## PROMPT 1
Rewrite the rows from their first line through the line containing "64L277 53L246 48L235", replacing "Find" with "Locate" and changing nothing else. Leave the pictures out of your answer.

## SELECTION
☆ ☆ ☆
PBS news anchor Lehrer, now a veteran novelist (Purple Dots, 1998, etc.), attempts a morality tale here. The result,...

A near-miss about man's inhumanity to man—in war and then in peace.

He's become the much respected, almost revered, now retired Bishop Quincy Watson of Boston, but 50 years ago he flew a B29 that rained firebombs on Tokyo until the Japanese shot him down. Though he survived the crash, Quincy spent much of the time that followed wishing he hadn't. Fliers, especially bomber pilots, were viewed with maximum hostility by their captors. Quincy found himself labeled a 'special prisoner,' a category the Japanese reserved for war criminals. Degraded, tortured, threatened daily with death and worse, he was one of a minuscule number of special prisoners who managed to live through the experience. At the Dallas-Fort Worth airport, on an otherwise ordinary day, his glance happens to connect with someone else's. Seconds later, that man is lost in the airport crowd, but Quincy is certain he's recognized the eyes ('two dark brown lasers') belonging to his former chief tormentor, Japanese Lieutenant Tashimoto. Quincy goes on a hunt, traces his prey to a hotel in San Diego, and confronts the man in his room. Tashimoto denies everything he's accused of, insists the two have never met and that during the war the US, not Japan, behaved like an outlaw nation. Quincy calls him a liar on all counts. Hate regenerated is as implacable as ever. It explodes into sudden violence, the long-term ramifications of which are tragic and embittering.
☆ ☆ ☆
## MATERIAL PROVIDED
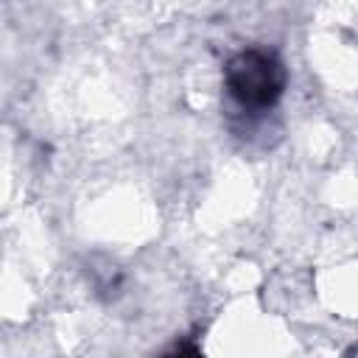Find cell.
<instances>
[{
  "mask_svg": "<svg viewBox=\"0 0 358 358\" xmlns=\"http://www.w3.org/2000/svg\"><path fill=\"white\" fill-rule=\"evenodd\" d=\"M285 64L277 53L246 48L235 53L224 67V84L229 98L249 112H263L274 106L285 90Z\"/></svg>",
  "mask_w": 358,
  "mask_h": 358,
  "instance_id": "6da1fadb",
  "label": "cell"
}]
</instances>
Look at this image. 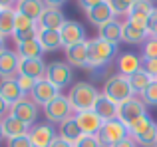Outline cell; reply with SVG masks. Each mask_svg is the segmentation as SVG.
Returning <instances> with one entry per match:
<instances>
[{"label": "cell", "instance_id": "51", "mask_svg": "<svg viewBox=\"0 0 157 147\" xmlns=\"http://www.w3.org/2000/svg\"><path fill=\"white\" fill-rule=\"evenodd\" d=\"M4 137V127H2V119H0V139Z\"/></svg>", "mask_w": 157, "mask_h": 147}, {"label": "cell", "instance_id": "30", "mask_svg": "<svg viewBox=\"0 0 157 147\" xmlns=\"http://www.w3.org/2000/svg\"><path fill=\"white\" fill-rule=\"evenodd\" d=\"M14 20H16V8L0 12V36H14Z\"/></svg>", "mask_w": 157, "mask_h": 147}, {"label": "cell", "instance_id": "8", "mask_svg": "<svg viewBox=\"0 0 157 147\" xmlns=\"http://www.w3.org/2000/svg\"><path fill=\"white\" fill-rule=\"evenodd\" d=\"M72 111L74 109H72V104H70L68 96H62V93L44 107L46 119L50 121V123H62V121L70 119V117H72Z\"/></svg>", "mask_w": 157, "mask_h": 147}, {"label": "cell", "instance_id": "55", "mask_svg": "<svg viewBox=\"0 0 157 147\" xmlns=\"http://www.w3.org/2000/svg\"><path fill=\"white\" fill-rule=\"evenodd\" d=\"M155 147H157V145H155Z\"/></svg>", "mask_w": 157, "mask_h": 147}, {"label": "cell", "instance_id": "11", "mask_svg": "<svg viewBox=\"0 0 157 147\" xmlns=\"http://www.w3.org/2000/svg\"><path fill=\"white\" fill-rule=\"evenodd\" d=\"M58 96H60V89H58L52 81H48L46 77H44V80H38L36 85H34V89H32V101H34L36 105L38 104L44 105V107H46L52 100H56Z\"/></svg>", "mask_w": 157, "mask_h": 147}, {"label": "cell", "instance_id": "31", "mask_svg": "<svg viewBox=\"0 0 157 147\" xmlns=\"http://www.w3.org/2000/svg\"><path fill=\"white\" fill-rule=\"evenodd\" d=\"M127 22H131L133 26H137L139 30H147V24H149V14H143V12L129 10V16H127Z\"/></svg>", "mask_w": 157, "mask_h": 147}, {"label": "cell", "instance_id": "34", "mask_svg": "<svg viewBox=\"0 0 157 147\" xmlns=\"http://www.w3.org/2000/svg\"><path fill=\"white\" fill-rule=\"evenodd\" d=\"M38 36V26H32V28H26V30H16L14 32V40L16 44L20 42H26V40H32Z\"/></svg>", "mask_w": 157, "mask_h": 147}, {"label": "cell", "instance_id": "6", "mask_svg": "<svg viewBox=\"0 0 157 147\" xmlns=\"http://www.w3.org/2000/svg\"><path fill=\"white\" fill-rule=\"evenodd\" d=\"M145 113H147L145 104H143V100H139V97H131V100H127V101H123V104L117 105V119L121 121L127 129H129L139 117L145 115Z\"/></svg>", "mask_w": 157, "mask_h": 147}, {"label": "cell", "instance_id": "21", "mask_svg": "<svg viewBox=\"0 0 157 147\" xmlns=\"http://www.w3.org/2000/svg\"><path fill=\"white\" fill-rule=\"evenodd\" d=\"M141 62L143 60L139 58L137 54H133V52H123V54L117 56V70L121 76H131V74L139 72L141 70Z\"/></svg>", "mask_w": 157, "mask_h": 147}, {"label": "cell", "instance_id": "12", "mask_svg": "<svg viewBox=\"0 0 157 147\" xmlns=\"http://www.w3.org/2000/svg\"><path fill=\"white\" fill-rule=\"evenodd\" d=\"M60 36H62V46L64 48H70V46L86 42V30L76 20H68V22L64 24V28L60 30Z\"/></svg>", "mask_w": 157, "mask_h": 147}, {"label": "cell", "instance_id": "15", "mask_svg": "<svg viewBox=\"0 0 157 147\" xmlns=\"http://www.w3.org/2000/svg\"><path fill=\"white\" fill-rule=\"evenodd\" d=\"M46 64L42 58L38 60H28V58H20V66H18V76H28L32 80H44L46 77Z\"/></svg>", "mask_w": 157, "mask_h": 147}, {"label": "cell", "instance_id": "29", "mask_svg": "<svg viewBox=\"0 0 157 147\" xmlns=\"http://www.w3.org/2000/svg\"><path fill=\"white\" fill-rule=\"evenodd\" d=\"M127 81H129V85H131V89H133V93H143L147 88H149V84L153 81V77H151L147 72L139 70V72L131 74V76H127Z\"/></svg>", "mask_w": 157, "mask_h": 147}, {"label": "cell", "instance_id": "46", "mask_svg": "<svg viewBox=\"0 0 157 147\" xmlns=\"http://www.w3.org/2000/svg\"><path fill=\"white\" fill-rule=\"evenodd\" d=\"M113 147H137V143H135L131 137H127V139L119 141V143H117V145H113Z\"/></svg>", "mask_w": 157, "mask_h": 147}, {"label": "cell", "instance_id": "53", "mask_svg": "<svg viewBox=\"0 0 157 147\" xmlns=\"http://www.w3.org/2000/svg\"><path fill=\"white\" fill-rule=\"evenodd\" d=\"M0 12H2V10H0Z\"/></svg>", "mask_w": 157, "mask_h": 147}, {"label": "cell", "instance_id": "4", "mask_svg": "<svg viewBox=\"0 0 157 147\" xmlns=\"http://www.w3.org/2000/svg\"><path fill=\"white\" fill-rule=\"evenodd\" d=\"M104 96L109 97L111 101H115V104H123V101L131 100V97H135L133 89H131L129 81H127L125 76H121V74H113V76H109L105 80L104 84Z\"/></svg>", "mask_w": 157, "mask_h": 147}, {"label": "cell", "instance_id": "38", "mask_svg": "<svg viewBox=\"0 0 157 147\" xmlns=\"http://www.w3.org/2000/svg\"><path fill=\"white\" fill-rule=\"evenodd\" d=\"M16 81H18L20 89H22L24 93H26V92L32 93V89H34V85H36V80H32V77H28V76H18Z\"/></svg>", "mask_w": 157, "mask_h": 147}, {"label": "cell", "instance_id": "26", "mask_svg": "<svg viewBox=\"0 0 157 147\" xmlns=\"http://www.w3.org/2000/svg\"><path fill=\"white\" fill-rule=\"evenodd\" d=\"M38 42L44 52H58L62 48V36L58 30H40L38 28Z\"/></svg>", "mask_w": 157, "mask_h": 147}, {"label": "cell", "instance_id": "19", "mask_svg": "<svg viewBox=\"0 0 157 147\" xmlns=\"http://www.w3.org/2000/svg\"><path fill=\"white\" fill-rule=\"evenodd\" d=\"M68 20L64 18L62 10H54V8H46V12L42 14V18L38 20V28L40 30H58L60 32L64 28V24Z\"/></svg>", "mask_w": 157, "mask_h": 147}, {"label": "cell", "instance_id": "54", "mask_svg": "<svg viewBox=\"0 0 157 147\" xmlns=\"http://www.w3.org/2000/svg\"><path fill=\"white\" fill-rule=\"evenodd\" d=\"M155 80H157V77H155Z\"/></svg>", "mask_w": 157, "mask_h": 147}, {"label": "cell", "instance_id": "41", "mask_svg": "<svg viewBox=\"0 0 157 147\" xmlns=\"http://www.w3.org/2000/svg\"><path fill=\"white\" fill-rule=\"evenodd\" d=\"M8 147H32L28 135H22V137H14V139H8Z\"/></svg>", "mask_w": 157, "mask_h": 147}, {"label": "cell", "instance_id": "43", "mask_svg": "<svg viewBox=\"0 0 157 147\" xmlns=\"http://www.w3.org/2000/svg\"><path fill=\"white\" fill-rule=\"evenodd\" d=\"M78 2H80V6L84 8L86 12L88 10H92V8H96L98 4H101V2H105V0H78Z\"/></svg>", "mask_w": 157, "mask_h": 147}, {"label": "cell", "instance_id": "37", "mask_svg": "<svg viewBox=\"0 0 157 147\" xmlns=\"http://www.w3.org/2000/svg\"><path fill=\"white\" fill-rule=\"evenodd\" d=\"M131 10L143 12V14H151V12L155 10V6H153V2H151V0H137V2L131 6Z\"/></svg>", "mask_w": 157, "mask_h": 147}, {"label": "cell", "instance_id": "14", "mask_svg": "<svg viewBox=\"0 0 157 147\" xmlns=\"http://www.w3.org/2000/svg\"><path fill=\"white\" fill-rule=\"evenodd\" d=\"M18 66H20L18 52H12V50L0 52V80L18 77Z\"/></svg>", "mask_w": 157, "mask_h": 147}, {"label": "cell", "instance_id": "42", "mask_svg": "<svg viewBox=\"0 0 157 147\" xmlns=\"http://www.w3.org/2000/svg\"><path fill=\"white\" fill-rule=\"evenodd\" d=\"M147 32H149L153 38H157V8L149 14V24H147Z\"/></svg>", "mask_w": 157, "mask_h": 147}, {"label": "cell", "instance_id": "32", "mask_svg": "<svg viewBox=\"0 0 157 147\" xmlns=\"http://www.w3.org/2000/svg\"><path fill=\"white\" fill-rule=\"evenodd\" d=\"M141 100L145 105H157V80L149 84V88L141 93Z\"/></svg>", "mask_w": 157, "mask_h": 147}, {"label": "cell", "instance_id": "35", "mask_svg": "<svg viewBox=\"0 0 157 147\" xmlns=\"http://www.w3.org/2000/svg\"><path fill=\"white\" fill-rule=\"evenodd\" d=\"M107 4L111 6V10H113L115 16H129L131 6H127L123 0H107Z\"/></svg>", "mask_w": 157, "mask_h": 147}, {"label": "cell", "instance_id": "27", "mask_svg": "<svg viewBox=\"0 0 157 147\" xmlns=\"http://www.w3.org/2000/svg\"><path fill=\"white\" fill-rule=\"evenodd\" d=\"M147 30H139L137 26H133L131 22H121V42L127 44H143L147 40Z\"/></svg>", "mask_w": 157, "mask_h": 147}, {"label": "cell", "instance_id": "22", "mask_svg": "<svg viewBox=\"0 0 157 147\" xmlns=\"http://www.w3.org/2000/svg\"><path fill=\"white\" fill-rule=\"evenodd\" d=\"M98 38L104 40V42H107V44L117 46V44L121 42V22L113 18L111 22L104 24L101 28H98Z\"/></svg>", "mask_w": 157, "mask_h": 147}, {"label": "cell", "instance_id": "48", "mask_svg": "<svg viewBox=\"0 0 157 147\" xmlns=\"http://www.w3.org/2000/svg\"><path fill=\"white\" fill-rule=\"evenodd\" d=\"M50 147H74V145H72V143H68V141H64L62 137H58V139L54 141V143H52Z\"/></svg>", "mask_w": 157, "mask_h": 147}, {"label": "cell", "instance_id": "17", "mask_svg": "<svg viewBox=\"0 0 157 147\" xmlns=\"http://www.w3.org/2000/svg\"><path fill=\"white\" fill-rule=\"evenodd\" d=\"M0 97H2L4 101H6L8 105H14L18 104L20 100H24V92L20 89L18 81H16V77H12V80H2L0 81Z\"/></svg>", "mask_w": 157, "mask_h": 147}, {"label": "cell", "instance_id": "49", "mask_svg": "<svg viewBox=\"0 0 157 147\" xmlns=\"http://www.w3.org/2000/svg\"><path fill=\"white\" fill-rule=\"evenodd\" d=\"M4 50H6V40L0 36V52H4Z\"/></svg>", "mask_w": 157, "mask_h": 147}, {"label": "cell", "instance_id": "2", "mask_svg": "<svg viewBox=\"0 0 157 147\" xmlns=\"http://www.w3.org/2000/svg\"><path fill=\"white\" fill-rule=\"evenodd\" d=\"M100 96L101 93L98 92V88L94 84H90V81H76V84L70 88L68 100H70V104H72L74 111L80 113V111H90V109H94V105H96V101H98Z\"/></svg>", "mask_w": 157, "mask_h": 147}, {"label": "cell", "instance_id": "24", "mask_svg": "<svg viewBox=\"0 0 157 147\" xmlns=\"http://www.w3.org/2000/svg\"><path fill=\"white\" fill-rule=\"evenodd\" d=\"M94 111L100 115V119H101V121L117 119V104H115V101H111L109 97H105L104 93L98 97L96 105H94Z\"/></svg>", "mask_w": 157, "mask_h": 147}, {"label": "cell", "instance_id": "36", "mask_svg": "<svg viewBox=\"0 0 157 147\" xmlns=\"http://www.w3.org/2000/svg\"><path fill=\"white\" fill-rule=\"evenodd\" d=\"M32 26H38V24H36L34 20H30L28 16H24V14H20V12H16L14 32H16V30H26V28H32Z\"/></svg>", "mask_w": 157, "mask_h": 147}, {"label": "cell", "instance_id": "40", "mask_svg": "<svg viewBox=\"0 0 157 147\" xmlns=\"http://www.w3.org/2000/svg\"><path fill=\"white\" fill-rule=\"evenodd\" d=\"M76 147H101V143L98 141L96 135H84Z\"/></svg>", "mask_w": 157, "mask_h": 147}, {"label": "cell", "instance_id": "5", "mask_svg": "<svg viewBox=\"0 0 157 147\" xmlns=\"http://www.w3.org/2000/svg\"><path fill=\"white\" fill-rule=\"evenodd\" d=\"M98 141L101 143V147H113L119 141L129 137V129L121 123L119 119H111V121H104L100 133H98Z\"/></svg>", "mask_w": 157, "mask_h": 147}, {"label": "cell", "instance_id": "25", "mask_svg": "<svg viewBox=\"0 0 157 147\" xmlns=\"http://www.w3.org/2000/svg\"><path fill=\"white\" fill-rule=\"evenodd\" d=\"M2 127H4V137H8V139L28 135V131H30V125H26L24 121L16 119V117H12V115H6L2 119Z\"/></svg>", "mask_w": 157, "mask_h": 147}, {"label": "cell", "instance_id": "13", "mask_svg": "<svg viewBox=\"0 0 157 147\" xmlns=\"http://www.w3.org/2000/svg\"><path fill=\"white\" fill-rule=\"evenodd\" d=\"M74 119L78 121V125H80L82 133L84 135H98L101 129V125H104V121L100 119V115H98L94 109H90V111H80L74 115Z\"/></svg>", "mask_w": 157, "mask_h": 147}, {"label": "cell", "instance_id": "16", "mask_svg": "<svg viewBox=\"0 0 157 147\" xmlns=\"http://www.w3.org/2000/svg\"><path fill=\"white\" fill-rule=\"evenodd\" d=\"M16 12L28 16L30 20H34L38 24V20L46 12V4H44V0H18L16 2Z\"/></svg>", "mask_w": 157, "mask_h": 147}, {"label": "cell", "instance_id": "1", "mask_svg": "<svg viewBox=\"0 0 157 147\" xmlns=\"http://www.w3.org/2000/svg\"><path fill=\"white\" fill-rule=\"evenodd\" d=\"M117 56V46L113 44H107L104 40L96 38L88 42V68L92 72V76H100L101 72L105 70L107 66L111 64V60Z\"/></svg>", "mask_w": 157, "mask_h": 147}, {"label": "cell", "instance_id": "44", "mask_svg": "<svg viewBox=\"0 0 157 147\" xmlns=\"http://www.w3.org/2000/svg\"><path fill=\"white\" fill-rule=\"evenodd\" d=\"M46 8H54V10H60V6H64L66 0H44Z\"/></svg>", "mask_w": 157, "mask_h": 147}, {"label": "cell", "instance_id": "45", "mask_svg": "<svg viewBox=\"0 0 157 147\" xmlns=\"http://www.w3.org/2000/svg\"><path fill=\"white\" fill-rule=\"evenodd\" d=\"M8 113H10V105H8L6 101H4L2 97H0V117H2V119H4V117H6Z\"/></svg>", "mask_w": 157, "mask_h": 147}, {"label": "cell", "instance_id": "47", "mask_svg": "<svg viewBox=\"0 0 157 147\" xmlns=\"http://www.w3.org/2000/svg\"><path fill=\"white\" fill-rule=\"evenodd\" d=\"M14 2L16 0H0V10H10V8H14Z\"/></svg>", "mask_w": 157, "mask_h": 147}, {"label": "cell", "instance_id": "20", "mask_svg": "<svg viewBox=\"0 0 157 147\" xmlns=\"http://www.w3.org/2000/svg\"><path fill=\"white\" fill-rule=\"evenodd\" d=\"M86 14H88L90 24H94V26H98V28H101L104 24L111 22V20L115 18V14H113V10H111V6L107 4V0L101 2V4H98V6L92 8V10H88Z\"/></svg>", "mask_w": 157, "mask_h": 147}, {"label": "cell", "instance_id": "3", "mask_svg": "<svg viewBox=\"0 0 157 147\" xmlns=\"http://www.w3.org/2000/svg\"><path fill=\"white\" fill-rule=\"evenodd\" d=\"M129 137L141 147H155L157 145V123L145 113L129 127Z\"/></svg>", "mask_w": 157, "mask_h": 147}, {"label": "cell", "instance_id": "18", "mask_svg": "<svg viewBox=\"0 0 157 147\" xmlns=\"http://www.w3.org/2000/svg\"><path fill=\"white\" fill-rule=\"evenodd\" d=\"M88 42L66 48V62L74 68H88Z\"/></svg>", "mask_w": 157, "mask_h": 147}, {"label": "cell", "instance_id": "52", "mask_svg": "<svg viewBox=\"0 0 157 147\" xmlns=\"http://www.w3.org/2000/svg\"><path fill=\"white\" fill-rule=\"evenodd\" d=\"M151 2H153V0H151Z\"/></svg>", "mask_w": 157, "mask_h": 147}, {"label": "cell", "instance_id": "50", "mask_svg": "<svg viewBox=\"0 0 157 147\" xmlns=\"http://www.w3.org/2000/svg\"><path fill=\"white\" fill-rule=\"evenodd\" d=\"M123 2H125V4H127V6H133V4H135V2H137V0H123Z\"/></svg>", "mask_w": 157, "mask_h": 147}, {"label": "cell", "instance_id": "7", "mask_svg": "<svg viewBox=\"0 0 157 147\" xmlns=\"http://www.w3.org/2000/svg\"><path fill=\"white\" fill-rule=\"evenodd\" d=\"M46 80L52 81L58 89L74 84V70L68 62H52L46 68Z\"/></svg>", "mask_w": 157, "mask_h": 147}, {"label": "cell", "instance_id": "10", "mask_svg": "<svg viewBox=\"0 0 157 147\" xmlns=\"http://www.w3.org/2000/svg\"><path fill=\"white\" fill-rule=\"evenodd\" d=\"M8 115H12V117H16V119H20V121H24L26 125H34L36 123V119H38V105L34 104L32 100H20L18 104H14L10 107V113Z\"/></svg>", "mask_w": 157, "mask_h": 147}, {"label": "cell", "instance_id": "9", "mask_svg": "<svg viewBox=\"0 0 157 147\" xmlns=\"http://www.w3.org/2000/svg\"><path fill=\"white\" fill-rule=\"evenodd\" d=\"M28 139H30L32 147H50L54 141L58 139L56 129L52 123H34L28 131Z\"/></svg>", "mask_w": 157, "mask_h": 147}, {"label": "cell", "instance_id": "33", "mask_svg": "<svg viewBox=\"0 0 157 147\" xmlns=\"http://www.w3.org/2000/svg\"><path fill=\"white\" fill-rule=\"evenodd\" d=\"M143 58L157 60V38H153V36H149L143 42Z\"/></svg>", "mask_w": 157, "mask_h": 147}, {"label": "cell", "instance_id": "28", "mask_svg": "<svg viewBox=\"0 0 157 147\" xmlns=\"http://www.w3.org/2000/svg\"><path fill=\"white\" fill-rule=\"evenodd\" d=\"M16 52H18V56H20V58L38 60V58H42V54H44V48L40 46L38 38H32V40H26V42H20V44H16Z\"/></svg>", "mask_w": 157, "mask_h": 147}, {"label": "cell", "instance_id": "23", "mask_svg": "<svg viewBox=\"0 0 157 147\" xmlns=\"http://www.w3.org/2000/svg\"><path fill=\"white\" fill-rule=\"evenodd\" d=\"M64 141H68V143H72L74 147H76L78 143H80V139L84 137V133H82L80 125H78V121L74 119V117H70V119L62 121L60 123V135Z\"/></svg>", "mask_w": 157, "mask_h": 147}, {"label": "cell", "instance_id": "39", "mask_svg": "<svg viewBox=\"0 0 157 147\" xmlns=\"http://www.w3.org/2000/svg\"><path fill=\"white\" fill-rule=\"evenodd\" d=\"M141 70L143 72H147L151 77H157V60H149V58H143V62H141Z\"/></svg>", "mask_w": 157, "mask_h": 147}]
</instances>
☆ ☆ ☆
## PROMPT 2
Decide whether each statement agrees with the book review, answering yes or no and quoting the words that settle it. (a) Quincy flew a B29 over Tokyo during the war. (b) Quincy confronts the man in a hotel in Dallas. (c) Tashimoto admits to what Quincy accuses him of.

## CORRECT OUTPUT 1
Locate cell.
<instances>
[{
  "mask_svg": "<svg viewBox=\"0 0 358 358\" xmlns=\"http://www.w3.org/2000/svg\"><path fill=\"white\" fill-rule=\"evenodd\" d=\"M285 64L277 53L246 48L235 53L224 67V84L229 98L249 112H263L274 106L285 90Z\"/></svg>",

## CORRECT OUTPUT 2
(a) Yes: "he flew a B29 that rained firebombs on Tokyo"
(b) No: "traces his prey to a hotel in San Diego"
(c) No: "Tashimoto denies everything he's accused of"